Same thing happened with me, not in such a short time span but, I was diagnosed with graves, the PTU did not help, it made me sick and they told me my tsh was so high that they could not give me that much ptu, as andros and nasdaqP know (if they remember me) I was / am a indignant jerk to my doctors and the ignorance surrounding this "disease" I finally got a good doc, have had a TON of blood tests done, did some very unconventional things that a doc would never recommend and for the last 180 days, I have been "normal" and don't have to go back for any tests until July.

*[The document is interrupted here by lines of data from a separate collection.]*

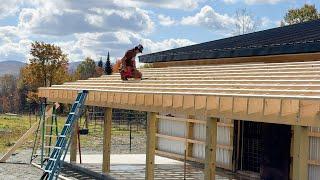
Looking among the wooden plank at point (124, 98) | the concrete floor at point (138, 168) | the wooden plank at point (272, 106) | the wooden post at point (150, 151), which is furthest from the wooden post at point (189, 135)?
the wooden plank at point (272, 106)

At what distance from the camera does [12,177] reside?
14.2 m

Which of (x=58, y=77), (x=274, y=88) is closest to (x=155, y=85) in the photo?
(x=274, y=88)

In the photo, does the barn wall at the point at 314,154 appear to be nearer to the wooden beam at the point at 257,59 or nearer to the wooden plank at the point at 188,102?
the wooden beam at the point at 257,59

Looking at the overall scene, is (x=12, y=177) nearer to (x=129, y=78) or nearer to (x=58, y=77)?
(x=129, y=78)

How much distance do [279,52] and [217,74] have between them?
6.73 ft

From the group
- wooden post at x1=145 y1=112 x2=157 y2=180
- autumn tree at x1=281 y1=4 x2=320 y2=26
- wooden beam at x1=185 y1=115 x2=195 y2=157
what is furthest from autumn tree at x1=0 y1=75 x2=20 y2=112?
wooden post at x1=145 y1=112 x2=157 y2=180

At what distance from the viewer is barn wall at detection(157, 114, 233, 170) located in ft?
48.0

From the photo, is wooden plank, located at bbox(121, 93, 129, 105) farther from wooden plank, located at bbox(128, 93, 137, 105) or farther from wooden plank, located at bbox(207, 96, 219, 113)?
wooden plank, located at bbox(207, 96, 219, 113)

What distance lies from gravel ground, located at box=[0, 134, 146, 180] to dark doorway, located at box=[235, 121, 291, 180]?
19.7 ft

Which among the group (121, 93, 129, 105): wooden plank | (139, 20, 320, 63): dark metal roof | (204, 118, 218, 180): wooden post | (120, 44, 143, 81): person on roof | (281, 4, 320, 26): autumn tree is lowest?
(204, 118, 218, 180): wooden post

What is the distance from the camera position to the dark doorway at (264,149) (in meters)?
12.0

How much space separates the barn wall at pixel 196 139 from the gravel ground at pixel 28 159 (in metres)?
3.00

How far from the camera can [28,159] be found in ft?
59.4

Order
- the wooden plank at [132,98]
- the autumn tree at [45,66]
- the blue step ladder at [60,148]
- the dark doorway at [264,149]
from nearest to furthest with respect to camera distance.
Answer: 1. the blue step ladder at [60,148]
2. the wooden plank at [132,98]
3. the dark doorway at [264,149]
4. the autumn tree at [45,66]
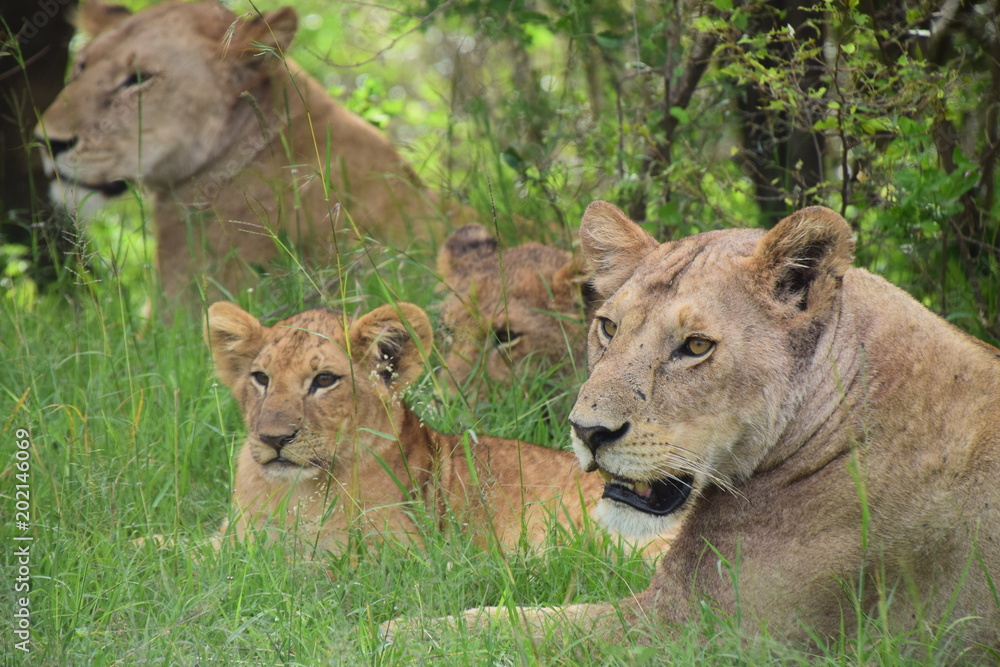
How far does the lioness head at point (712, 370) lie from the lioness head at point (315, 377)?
3.43 feet

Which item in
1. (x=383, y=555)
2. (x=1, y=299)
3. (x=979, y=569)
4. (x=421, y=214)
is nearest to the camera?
(x=979, y=569)

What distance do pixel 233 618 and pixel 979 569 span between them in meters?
2.07

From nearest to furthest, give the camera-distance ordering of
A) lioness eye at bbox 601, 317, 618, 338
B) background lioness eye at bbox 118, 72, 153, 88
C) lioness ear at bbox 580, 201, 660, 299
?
lioness eye at bbox 601, 317, 618, 338
lioness ear at bbox 580, 201, 660, 299
background lioness eye at bbox 118, 72, 153, 88

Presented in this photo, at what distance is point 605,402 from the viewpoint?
9.68ft

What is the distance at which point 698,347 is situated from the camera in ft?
9.70

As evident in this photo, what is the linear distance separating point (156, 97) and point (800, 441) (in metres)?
4.33

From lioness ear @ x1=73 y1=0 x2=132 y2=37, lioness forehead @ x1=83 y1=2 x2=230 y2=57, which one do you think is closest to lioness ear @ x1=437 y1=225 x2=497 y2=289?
lioness forehead @ x1=83 y1=2 x2=230 y2=57

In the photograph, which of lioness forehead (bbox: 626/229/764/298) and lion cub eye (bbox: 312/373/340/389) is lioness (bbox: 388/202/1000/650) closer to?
lioness forehead (bbox: 626/229/764/298)

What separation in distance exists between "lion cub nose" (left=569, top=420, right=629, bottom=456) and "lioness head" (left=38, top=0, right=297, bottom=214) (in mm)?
3720

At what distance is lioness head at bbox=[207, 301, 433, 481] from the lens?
3.96 metres

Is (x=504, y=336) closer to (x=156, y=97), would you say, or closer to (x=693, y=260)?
(x=693, y=260)

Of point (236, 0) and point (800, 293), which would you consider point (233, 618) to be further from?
point (236, 0)

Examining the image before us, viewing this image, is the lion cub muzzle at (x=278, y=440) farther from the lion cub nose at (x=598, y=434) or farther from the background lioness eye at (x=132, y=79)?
the background lioness eye at (x=132, y=79)

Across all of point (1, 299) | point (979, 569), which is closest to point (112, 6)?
point (1, 299)
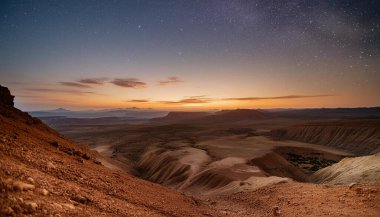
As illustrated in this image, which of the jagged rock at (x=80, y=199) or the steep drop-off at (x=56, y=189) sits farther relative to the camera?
the jagged rock at (x=80, y=199)

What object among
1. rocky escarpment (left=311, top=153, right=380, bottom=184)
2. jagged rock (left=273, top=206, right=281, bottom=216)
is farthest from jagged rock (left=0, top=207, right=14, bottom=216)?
rocky escarpment (left=311, top=153, right=380, bottom=184)

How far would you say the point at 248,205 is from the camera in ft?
69.1

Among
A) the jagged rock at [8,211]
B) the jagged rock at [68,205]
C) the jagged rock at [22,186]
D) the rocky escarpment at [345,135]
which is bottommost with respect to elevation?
the rocky escarpment at [345,135]

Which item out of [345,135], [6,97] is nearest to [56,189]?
[6,97]

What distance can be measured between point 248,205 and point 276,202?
2172 mm

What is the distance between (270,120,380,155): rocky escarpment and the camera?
84.3 meters

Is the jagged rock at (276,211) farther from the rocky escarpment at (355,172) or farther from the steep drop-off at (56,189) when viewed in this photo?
the rocky escarpment at (355,172)

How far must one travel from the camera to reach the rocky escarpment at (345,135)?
84312mm

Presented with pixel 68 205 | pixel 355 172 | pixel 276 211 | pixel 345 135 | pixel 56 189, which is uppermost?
pixel 56 189

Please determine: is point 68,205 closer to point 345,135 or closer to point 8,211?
point 8,211

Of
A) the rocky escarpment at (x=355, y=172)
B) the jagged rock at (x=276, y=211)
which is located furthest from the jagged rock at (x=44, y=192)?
the rocky escarpment at (x=355, y=172)

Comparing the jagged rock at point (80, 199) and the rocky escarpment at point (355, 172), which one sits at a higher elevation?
the jagged rock at point (80, 199)

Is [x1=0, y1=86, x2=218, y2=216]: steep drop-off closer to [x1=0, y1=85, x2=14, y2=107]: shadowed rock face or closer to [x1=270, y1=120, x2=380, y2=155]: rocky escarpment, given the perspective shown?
[x1=0, y1=85, x2=14, y2=107]: shadowed rock face

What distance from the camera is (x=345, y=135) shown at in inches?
3802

My Doc thinks Ive been hyper and UN diagnosed since I was a teen, I'm now 37 and he said he thinks it has just burnt itself out, I had no radiation and no radiouptake because I had a serious kidney surgery and they did not want to stress my kidneys. It was almost like night and day, I was super hyper! sweating all the time, just totally unorganized in thought, crazy raving mad most of the day, and could never sleep. I weighed 140 pounds and could drink a 5th of crown royal and smoke a ounce of weed and not be even close to passed out and would tell my doctor this. they had me on Soma (which is like heroin x3) I was taking 6 of those a day, smoking, drinking, just to feel calm, then my white blood cell count went through the roof so I quit taking everything, no smoking, no drinking, no pills.. nothing, BUT my TSH was still very high, it took about 6 months and I just started feeling better... was having the blood tests done and they said my TSH and things in my CBC's were getting stable, doc said this had nothing to do with the substance abuse (and I was abusing it) 4 tests ago was the kicker, my tsh just took a nose dive to almost normal and has been just a TAD high (they said for me, as high as it was, this level is great and they advised to just do what I want to do) and for almost half a year I have felt great. One thing I do notice is that, I also used to be able to eat like a horse, I mean, I could put food down the ole gullet all day! and never gain a pound, now, I'm gaining weight pretty badly and I work out 4 days a week and this spare tire is HARD to get rid of and I'm ravenously hungry most of the day, but thats better than feeling the way I felt.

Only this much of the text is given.